Page:
════════════════
I offered the following clpfd-based code for the recent question Segregating Lists in Prolog:
list_evens_odds([],[],[]).
list_evens_odds([X|Xs],[X|Es],Os) :-
X mod 2 #= 0,
list_evens_odds(Xs,Es,Os).
list_evens_odds([X|Xs],Es,[X|Os]) :-
X mod 2 #= 1,
list_evens_odds(Xs,Es,Os).
It is concise and pure, but can leave behind many unnecessary choice-points. Consider:
?- list_evens_odds([1,2,3,4,5,6,7],Es,Os).
Above query leaves behind a useless choice-point for every non-odd item in [1,2,3,4,5,6,7].
Using the reification technique demonstrated by @false in Prolog union for A U B U C can reduce the number of unnecessary choice-points. The implementation could change to:
list_evens_odds([],[],[]).
list_evens_odds([X|Xs],Es,Os) :-
if_(#<=>(X mod 2 #= 0), (Es=[X|Es0],Os= Os0),
(Es= Es0, Os=[X|Os0])),
list_evens_odds(Xs,Es0,Os0).
════════════════
The task: In the Prolog post, whose technique is proposed for reducing the number of unnecessary choice-points?

Information shown:
════════════════
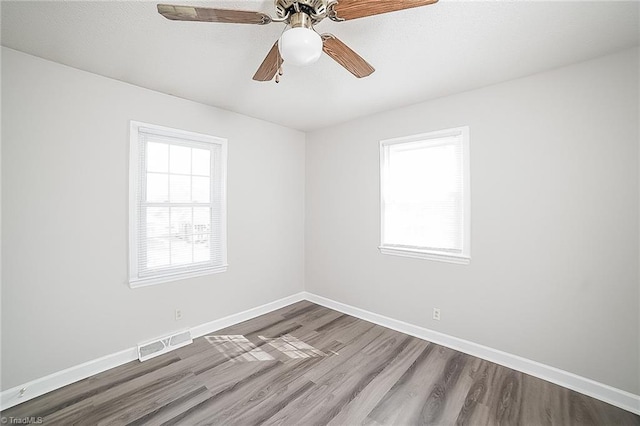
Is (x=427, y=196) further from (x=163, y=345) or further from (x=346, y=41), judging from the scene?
(x=163, y=345)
════════════════
Completed exercise: The reification technique demonstrated by @false.